• TEXT SECTION:
- - - - - - -

Heard from Kevin Oklobzija on Twitter this morning that Julie Chu left practice early. Hopefully she can go Monday in the semifinals against Sweden, which upset Finland and apparently got Noora Raty to use the ‘R’ word. That’s a very interesting missive she posted.

More in a bit.

Pete Dougherty notes that Albany’s last win against a team other than Bridgeport was Jan. 18. That’s coincidentally the last time Bridgeport lost to a team other than Albany (at Hershey). Funky.

–Nilsson vs. Jeremy Smith.

BRIDGEPORT from Corey
F: Lee-Strome-Halmo
Diamond-Sundstrom (A)-Pistilli
A. Clark-Quine-Persson
Gallant (A)-Langkow-Vaughan
D: Donovan-Cornell
Ness (A)-Mayfield
Jackson-Newton
Keenan-apparent scratch
G: Nilsson
Reiter

R: Hanson. L: Galvin, Simeon.

–With Gallant off for a high stick on Goloubef, Erixon scores from the center point at 3:31. Bridgeport gets a power play right off the draw, though.

–A quick answer at 4:29 as Donovan snaps one through traffic from the center point to tie it. Halmo was in front, Phil notes. That puts Donovan 10th alone in all-time team scoring with 114 points.

–Two more power plays; Bridgeport doesn’t capitalize on a 49-second five-on-three, but Donovan scores soon after to make it 2-1. He’s one point behind Ben Walter, who’s ninth all-time in team history.

–Albany finished off Adirondack 4-1.

–Phil notes that, about 12 minutes in, Springfield has just put its second shot on Anders Nilsson.

–Johan Sundstrom converts a neutral-zone turnover with a slapper above the right circle to make it 3-1 at 12:17. Smith is pulled for Mike McKenna; Phil says Smith fires his gloves down the tunnel.

–Phil beat me to it: Sundstrom’s first goal since Nov. 24, 11 games without (interrupted by about two months).

–Bridgeport leads 3-1 after one, outshooting the Falcons 11-5. Appears to be Donovan’s third two-goal game. (No Bridgeport defenseman has ever scored three.)

Place  Name Years GP G A Pts
7 Trent Hunter 2001-03 150 60 76 136
8 Justin Mapletoft 2001-05 240 47 83 130
9 Ben Walter 2007-09 133 40 76 116
10 Matt Donovan 2010-14 173 31 84 115
11 Rhett Rakhshani   2009-12 120 44 69 113
12 Jesse Joensuu 2007-11 177 42 69 111
13 Mark Wotton 2006-11  368  22  88  110

–The Falcons get one back at four-on-four at 3:37 of the second. Joudrey carries in, circles the net, feeds Goloubef for a point shot and deflects it in with Cody Bass in Nilsson’s face. 3-2 Bridgeport.

–Jake Newton gets one at 7:05. His right-point shot hits a Falcon, skips a time or two and bounces off McKenna and just over the line. It’s 4-2 Bridgeport at 7:05.
–Hanson blows off an obvious Donovan trip. When Donovan’s stick is slashed out of his hand, Phil notes he asks Hanson for a call but sure isn’t getting one after the trip went unpenalized. Diamond goes for roughing out of a scrum a minute or two later. Lee stopped early on a short-handed break.

–Bridgeport leads 4-2 after two. Neglected to mention a Cornell fight with Paul Thompson earlier. Shots are… 22-9 Bridgeport. Well then.

–Sundstrom somehow winds up in a fight with Paul Thompson. Doesn’t even get both gloves off, but gets the takedown.

- - - - - - -

• EXTRACTED ENTRIES:
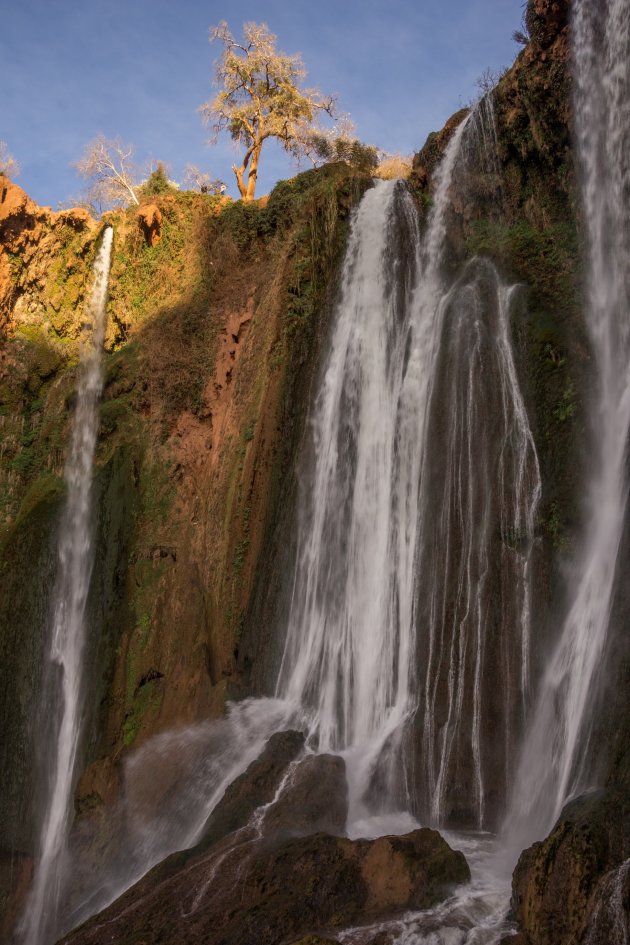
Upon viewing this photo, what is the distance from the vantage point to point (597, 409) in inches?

- - - - - - -

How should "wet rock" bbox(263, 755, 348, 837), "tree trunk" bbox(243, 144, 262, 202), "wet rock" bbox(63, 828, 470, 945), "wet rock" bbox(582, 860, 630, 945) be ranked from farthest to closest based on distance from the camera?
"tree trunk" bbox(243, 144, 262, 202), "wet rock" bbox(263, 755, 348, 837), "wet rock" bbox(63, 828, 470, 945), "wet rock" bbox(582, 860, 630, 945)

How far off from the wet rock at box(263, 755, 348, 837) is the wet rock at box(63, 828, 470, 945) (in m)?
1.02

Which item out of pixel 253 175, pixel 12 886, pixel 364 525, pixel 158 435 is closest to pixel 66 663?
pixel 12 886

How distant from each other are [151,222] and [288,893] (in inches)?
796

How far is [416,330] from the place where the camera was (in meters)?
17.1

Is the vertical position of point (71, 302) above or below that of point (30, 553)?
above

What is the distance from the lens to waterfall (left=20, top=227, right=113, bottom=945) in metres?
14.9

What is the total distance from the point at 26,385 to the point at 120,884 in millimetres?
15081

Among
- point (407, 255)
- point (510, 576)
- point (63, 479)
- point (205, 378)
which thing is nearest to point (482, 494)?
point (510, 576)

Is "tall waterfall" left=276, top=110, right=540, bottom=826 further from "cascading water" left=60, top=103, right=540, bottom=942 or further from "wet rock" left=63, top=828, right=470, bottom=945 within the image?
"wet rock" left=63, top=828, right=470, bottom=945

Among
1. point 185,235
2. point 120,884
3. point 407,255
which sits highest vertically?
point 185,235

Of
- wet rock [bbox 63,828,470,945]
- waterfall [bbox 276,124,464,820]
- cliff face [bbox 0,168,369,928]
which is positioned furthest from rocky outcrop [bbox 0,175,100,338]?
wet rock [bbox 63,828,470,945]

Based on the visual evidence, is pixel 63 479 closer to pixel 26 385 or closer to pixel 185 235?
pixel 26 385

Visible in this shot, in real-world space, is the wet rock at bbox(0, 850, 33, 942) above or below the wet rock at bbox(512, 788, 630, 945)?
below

- - - - - - -

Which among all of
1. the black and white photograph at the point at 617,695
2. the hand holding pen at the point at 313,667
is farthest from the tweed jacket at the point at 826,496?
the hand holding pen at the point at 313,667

- - - - - - -

• EXERCISE AIM: Resume the live notes on the Bridgeport and Springfield hockey game, starting after the last entry shown. The records are material of their own, apart from the hockey notes.

• RESULT OF THE TASK:
–(Given Twitter, I’m about three minutes behind somehow, because the tweets say Ryan Strome has scored on a penalty shot to make it 5-2, while on my feed he’s just gone in the box to serve a too-many-men minor at the same time as that fight.)

–Goloubef wrapped his arms around Strome to set up that penalty shot. Will have to double-check: last penalty-shot goal for Bridgeport I have is Nino Niederreiter in his conditioning stint, Nov. 13, 2011, at Hershey.

–In fact I’ve only got two penalty shots since that Niederreiter shot, Scott Howes and Niederreiter again, the latter Oct. 20, 2012. Been a while.

–Yep. Opponents had eight penalty shots since the last one for Bridgeport. Phil notes the restless crowd, somehow on their team instead of the officials, gives the Falcons a Bronx cheer for their first shot at 6:52; 10 seconds later, Goloubef goes for a slash on Scooter Vaughan.

–I’m like five minutes behind. This game may be over and they’re on the bus. Anyway. Box says there’s a trade of penalties to come, a Persson hold, then a Paul Thompson goalie-interference minor right off the draw. You’ve got to move pretty quickly to get that done.

–Ah. I perhaps misread the box: 63 seconds into the minor, not three. That’s a little different.

–Yeesh: Binghamton’s beating Worcester 8-0.

–Twitter says it’s over, and if you can’t believe Twitter, what can you believe? Bridgeport 5, Springfield 2, final, the Sound Tigers’ seventh win in a row against AHL Teams Not From Albany.

Three wins in a row against Springfield for the first time in almost two years. First time with two in a row at Springfield since they won three in a row there in 2009-10. (After that winning streak and before this one, they were 2-10-1-3 at Springfield with one of those wins in a shootout.)

–Here’s that Binghamton box. Eight goals; only three skaters without a point. (Was kind of hoping Andrew Hammond snuck in an assist.) Harri Sateri played the whole game for Worcester. Chris Wideman plus-5; that’s a lot of celebrating.

–“I thought our guys were engaged in the right times,” Pellerin said. “The forecheck, the way we kind of connected in all zones, whether we were cycling and protecting in the offensive zone, backchecking and response: It was right on. The breakout speed was there. The guys played probably their best complete game they’ve played.” And they did it after giving up the first (they didn’t allow another shot for eight or nine minutes, either): “We made maybe one mistake, Halmo tried to make a play and we just couldn’t recover from it, and they scored. But we were able to bounce back. You could feel the confidence in our guys was going to grow and grow.”

Pellerin was giving lots of credit to the team and to the staff, including assistant Doug Holewa, who was out after getting sick this afternoon.

Asked about Newton, beyond the goal: “I thought the beginning of the game he was feeling his way around. The pace, the speed was a bigger adjustment. He settled in later on. It’s those little 10-foot plays. We’re not trying for big ‘wow’ plays. Those consistent little plays on the breakout, transition plays. He settled in. He had a good defensive game, No. 1.”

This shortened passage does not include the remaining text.